Please note that endowments and trusts ARE allowed by law to deal in indicies. However, the intent of the Regress was quite clear: when the law allowing this was passed, the only indicies of any importance were the usual suspects, S&P500, DJIA, NASDAQ 100, Tokyo's Nikkei, FTSE and DAX -- all of them securities indicies of long standing. The Regress could not envision the notion of "commodity indicies" aside from the venerable CRB index (which still trades, but not much).
Now, back to our example. So far, the markets haven't been affected at all by Harvard's actions; this is a private transaction between two entities. But now, Goldman, having sold X number of index fund units to Harvard, must get rid of its own risk, specifically that it is pretty considerably short in whichever commodities make up the index. How does one get rid of short-side risk? Easy. They buy futures contracts in the commodities that comprise the index.
If there were only one such "index fund" created in this fashion, there would be no problem and no story. The hammer comes now: if Harvard plays, MANY other similar institutions will also. And pension funds. And charitable trusts. And so the markets see, over a couple of years' time, a huge influx in long-side capital...and prices rise apace. Why is this?

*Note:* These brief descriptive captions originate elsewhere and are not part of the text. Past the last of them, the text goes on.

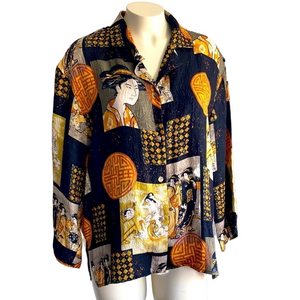 𝅺cocoon Bay 100% silk Asian blouse. Large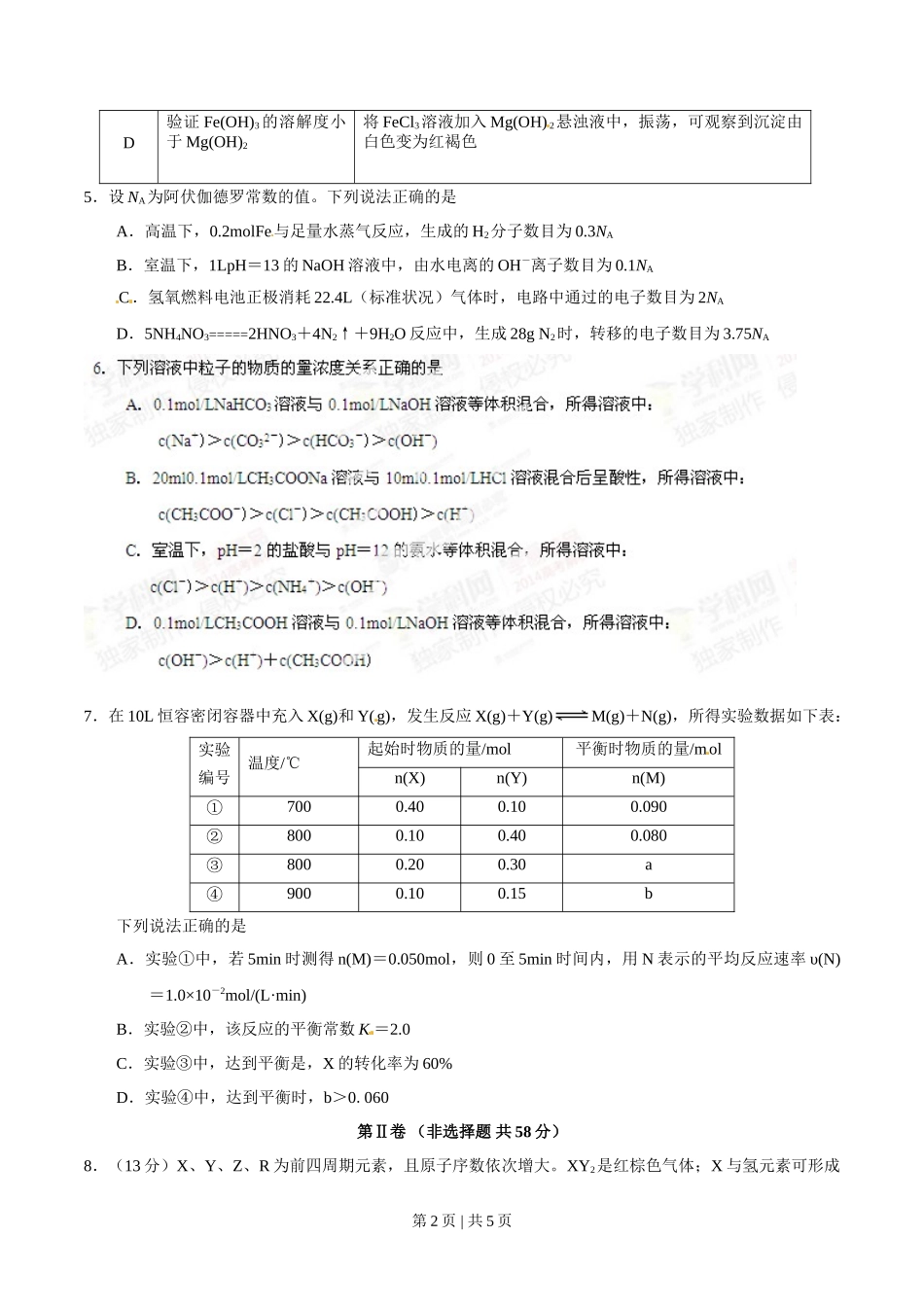 2014年高考化学试卷（四川）（空白卷）_第2页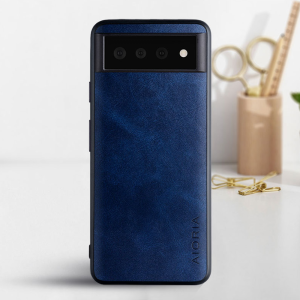 Aioria Coque Google Pixel 6 Leather Case Cover - Blue MS000859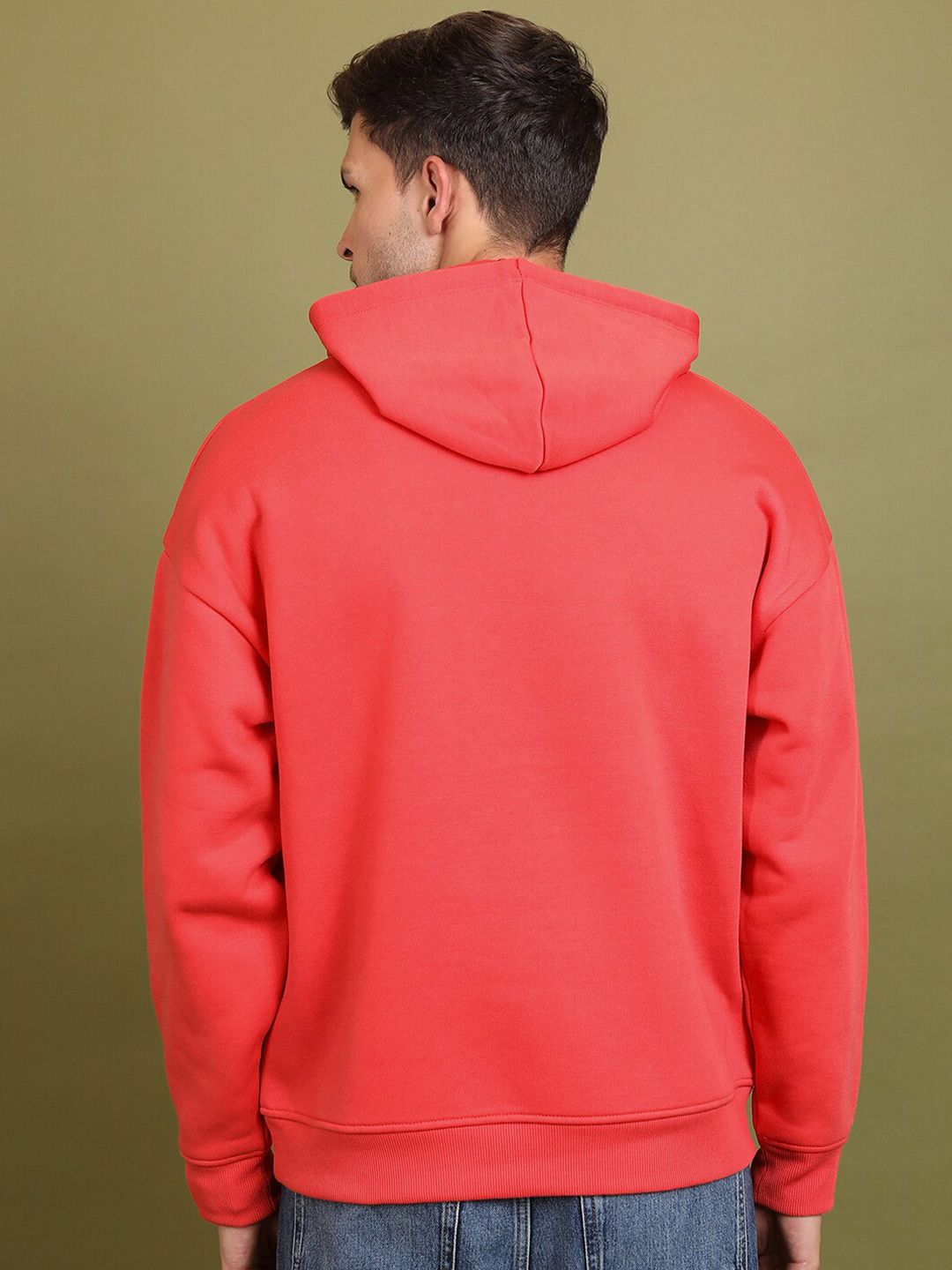 HIGHLANDER Red Hooded Drop Shoulder Sleeves Oversized Pullover Sweatshirt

Because the futures markets -- almost every one of them, and certainly every physical futures mkt such as corn or crude -- are VERY small in absolute dollar terms. There is so much capital sloshing around the world that, the minute capital-rich institutions decide to play, even indirectly as in our Harvard-Goldman example here, there are simply not enough 'natural' short players (typically those who hedge their production of a good against price risk) to accommodate all the would-be long "index fund" players.
The point of all this, if it accidentally has escaped you so far, is that Goldman and the investment banks are now allowed to purchase UNLIMITED numbers of futures contracts in any market that they've incorporated into an "index fund". Thus, prices in the affected markets -- which is most of the physical futures mkts by now -- tend to rise fairly sharply and over extended periods of time.
This is entirely a contrivance of goobermint, and politicians' desire for hefty payoffs from investment banks. It could be halted in its tracks by repealing a couple of provisions of the CMA of 2000...but don't hold your breath.
Hope this little explanation is of some use to you, and FReegards!
whatthey? Is that a new investment?
Seriously - the planet (and the US) has more than enough energy reserves for hundreds of years, even with no new types of energy development (bio fuels, wind, etc.). The issue is liberals/Marxists who are gunning all-out for domination at all costs.
The problem with oil futures speculation - it is contributing to, and actually giving claws to the marxists. The speculators are only too happy to see this nation destroyed if it bolsters their pocketbooks. But what happens when the demand crumbles because no-one can afford it any more - and the businesses in this country are gone? Then what happens? Oh - doesn’t matter, because by then, the speculators will have already pulled their profits out and will be happily dancing on the grave of the USA...
“Sorry, but the speculators have grown to such a volume that they can alter prices independent of demand.”
Add “or supply” and “for a very short time” to your sentence. Also, the big boys hedge their bets, lowering price volatility. Speculators are a positive for the rest of us, including me, a small time speculator.
What do you mean, 'us' - those stuck paying $4+/gal for gasoline? Those in other countries who can't afford to eat?
There are solid reasons for curbing speculation - namely to prevent the chaos uncontrolled speculation causes.